Bağlam açısından tahminen 22.500 kişi Milano Moda Haftası’nı ziyaret ederken, 30.000 kişi normal koşullarda Paris’e seyahat ediyor.
Ancak Londra Moda Haftası’nın etkisini ve evrimini değerlendirmenin mümkün olduğu tek ölçü sayılar ve ekonomi değil.
Aynı zamanda dünyanın en etkili tasarımcılarından bazılarının kariyerlerini başlatmaktan da sorumluydu.
Bu, beş kez İngiliz Yılın Moda Tasarımcısı John Galliano’nun ilk kez sahneye çıktığı, organize edilen ilk etkinlikten beri böyleydi.
Yakın zamanda Central Saint Martins’den mezun olan Galliano, yüksek lisans koleksiyonunu sundu. İnanılmaz AileFransız Devrimi’nden esinlenen.
Anında hit olan tüm koleksiyon, Joan Burstein of Browns tarafından satın alındı.
Alexander McQueen ve Stella McCartney de Londra Moda Haftası’nda çıkış yapan tasarımcılar arasında.
Bu arada Philip Treacy, beş kez Yılın İngiliz Aksesuar Tasarımcısı ödülünü kazandı ve İngiliz şapka yapım endüstrisini yeniden canlandırmasıyla tanındı.
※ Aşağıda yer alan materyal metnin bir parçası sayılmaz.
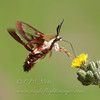 "Clear-winged Sphinx Moth  © 2013 C. M. Neri Whitefish Point, MI CWSPH  <div class=""ss-paypal-button""><div class=""ss-paypal-add-to-cart-section""><div class=""ss-paypal-product-options""><h4>Mat Sizes</h4><ul><li><a href=""https://www.paypal.com/cgi-bin/webscr?cmd=_cart&business=T77V5VKCW4K2U&lc=US&item_name=Clear-winged%20Sphinx%20Moth%20%20%C2%A9%202013%20C.%20M.%20Neri%20Whitefish%20Point%2C%20MI%20CWSPH&item_number=http%3A%2F%2Fwww.nightflightimages.com%2FGalleries-1%2FButterflies%2Fi-CB9Zbzt&button_subtype=products&no_note=0&cn=Add%20special%20instructions%20to%20the%20seller%3A&no_shipping=2&currency_code=USD&weight_unit=lbs&add=1&bn=PP-ShopCartBF%3Abtn_cart_SM.gif%3ANonHosted&on0=Mat%20Sizes&option_select0=5%20x%207&option_amount0=10.00&option_select1=8%20x%2010&option_amount1=18.00&option_select2=11%20x%2014&option_amount2=28.00&option_select3=card&option_amount3=4.00&option_index=0&charset=utf-8&submit=&os0=5%20x%207"" target=""paypal""><span>5 x 7 $11.00 USD</span><img src=""https://www.paypalobjects.com/en_US/i/btn/btn_cart_SM.gif""></a></li><li><a href=""https://www.paypal.com/cgi-bin/webscr?cmd=_cart&business=T77V5VKCW4K2U&lc=US&item_name=Clear-winged%20Sphinx%20Moth%20%20%C2%A9%202013%20C.%20M.%20Neri%20Whitefish%20Point%2C%20MI%20CWSPH&item_number=http%3A%2F%2Fwww.nightflightimages.com%2FGalleries-1%2FButterflies%2Fi-CB9Zbzt&button_subtype=products&no_note=0&cn=Add%20special%20instructions%20to%20the%20seller%3A&no_shipping=2&currency_code=USD&weight_unit=lbs&add=1&bn=PP-ShopCartBF%3Abtn_cart_SM.gif%3ANonHosted&on0=Mat%20Sizes&option_select0=5%20x%207&option_amount0=10.00&option_select1=8%20x%2010&option_amount1=18.00&option_select2=11%20x%2014&option_amount2=28.00&option_select3=card&option_amount3=4.00&option_index=0&charset=utf-8&submit=&os0=8%20x%2010"" target=""paypal""><span>8 x 10 $19.00 USD</span><img src=""https://www.paypalobjects.com/en_US/i/btn/btn_cart_SM.gif""></a></li><li><a href=""https://www.paypal.com/cgi-bin/webscr?cmd=_cart&business=T77V5VKCW4K2U&lc=US&item_name=Clear-winged%20Sphinx%20Moth%20%20%C2%A9%202013%20C.%20M.%20Neri%20Whitefish%20Point%2C%20MI%20CWSPH&item_number=http%3A%2F%2Fwww.nightflightimages.com%2FGalleries-1%2FButterflies%2Fi-CB9Zbzt&button_subtype=products&no_note=0&cn=Add%20special%20instructions%20to%20the%20seller%3A&no_shipping=2&currency_code=USD&weight_unit=lbs&add=1&bn=PP-ShopCartBF%3Abtn_cart_SM.gif%3ANonHosted&on0=Mat%20Sizes&option_select0=5%20x%207&option_amount0=10.00&option_select1=8%20x%2010&option_amount1=18.00&option_select2=11%20x%2014&option_amount2=28.00&option_select3=card&option_amount3=4.00&option_index=0&charset=utf-8&submit=&os0=11%20x%2014"" target=""paypal""><span>11 x 14 $29.00 USD</span><img src=""https://www.paypalobjects.com/en_US/i/btn/btn_cart_SM.gif""></a></li><li><a href=""https://www.paypal.com/cgi-bin/webscr?cmd=_cart&business=T77V5VKCW4K2U&lc=US&item_name=Clear-winged%20Sphinx%20Moth%20%20%C2%A9%202013%20C.%20M.%20Neri%20Whitefish%20Point%2C%20MI%20CWSPH&item_number=http%3A%2F%2Fwww.nightflightimages.com%2FGalleries-1%2FButterflies%2Fi-CB9Zbzt&button_subtype=products&no_note=0&cn=Add%20special%20instructions%20to%20the%20seller%3A&no_shipping=2&currency_code=USD&weight_unit=lbs&add=1&bn=PP-ShopCartBF%3Abtn_cart_SM.gif%3ANonHosted&on0=Mat%20Sizes&option_select0=5%20x%207&option_amount0=10.00&option_select1=8%20x%2010&option_amount1=18.00&option_select2=11%20x%2014&option_amount2=28.00&option_select3=card&option_amount3=4.00&option_index=0&charset=utf-8&submit=&os0=card"" target=""paypal""><span>card $5.00 USD</span><img src=""https://www.paypalobjects.com/en_US/i/btn/btn_cart_SM.gif""></a></li></ul></div></div> <div class=""ss-paypal-view-cart-section""><a href=""https://www.paypal.com/cgi-bin/webscr?cmd=_cart&business=T77V5VKCW4K2U&display=1&item_name=Clear-winged%20Sphinx%20Moth%20%20%C2%A9%202013%20C.%20M.%20Neri%20Whitefish%20Point%2C%20MI%20CWSPH&item_number=http%3A%2F%2Fwww.nightflightimages.com%2FGalleries-1%2FButterflies%2Fi-CB9Zbzt&charset=utf-8&submit="" target=""paypal"" class=""ss-paypal-submit-button""><img src=""https://www.paypalobjects.com/en_US/i/btn/btn_viewcart_LG.gif""></a></div></div><div class=""ss-paypal-button-end""></div>"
İlk olarak 1993’te Londra Moda Haftası’nda gösteri yaptı ve Naomi Campbell’ı üstsüz podyumda gönderdikten sonra basın arasında heyecan yarattı.
Daha yakın zamanda, efsanevi tasarımcı John Rocha’nın kızı Simone Rocha, 2010 yılında Londra Moda Haftası’nda lisansüstü koleksiyonunu piyasaya sürdüğünden beri büyük bir sıçrama yaptı.
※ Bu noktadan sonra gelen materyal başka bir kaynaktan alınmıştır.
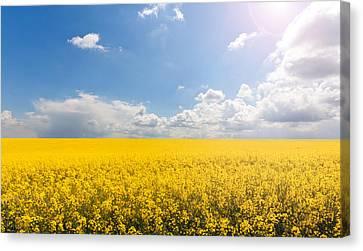 Endless Yellow Canola Field Canvas Print by © Bjorn van der Meijs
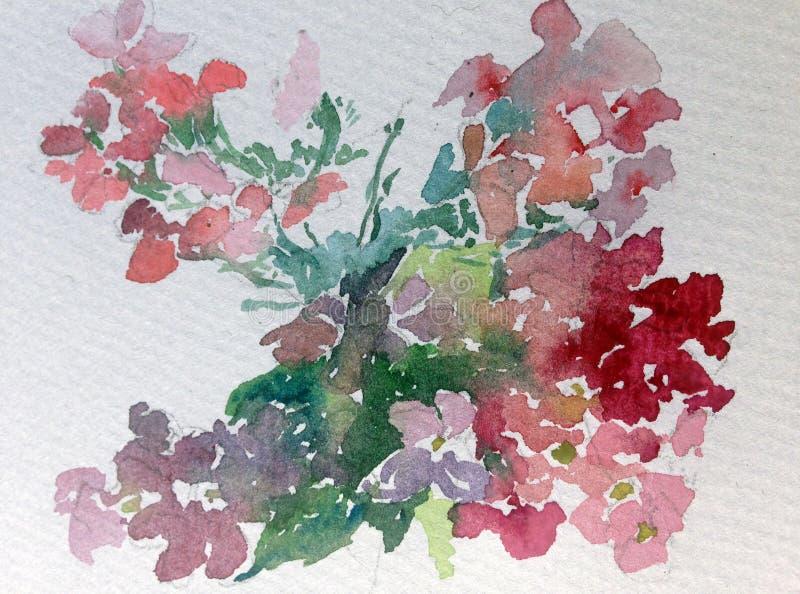 Van de achtergrond waterverfkunst kleurrijke bloem wilde tuin royalty-vrije illustratie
Rocha, işi Kate Middleton ve Michelle Obama tarafından giyilirken, 2016 yılında Yılın Kadın Giyim Tasarımcısı seçildi.
Bu şüphesiz başarıya rağmen, moda endüstrisi ve Londra Moda Haftası gibi amiral gemisi etkinlikleri, yakın dönemde pek çok zorlukla karşı karşıya.
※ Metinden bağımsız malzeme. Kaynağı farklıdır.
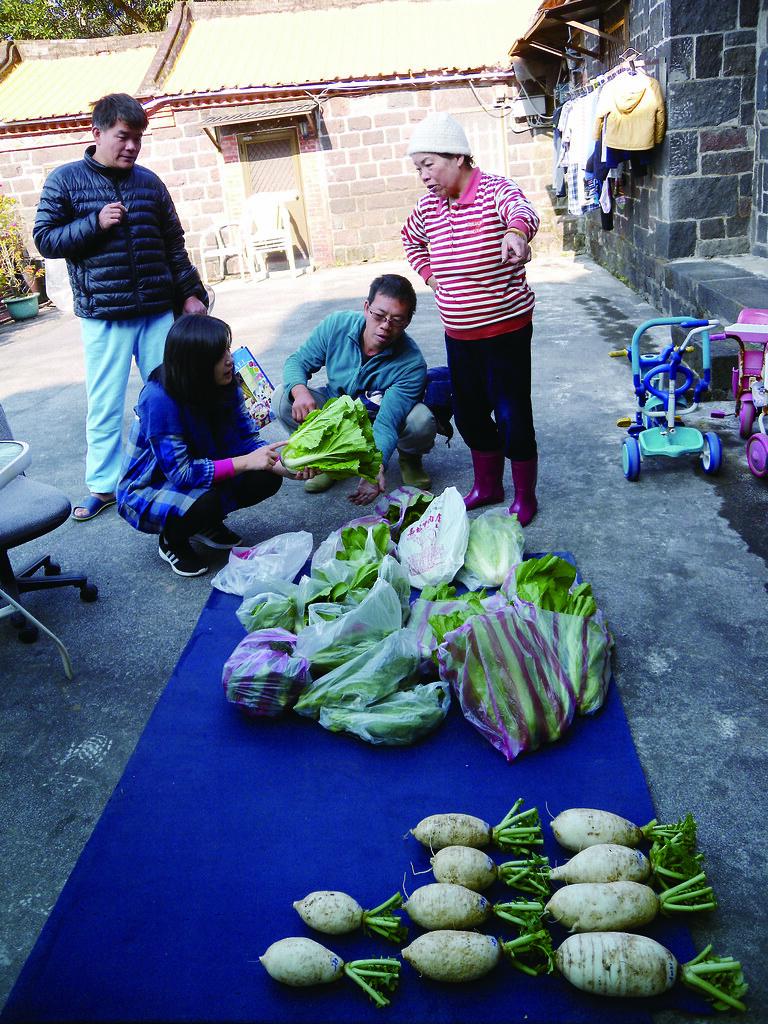 菜量盛多只好善用地面空間,成員、農民們正在為新的蔬菜命名。雨天時非常克難,沒地方躲,甚至搬至客廳繼續理菜。圖片來源:康椒媛攝影,主婦聯盟提供。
Hayatta kalabilmek için bir kez daha yenilik yapmak zorunda kalıyorlar.
Londra Moda Haftası, 2021 Şubat’ında yalnızca çevrimiçi olarak düzenlenecek ve podyum gösterilerinin ve sunumlarının tüm programı yayınlanacak.
Koleksiyonlar ayrıca sanal olarak sergilenecek ve dijital showroomlarda veya bire bir randevularla satılacak.
Bununla birlikte, sicili göz önüne alındığında, bu ince ayarlanmış formatın başka bir başarı (a) yolu olmasına karşı bahse girmeniz aptalca olur.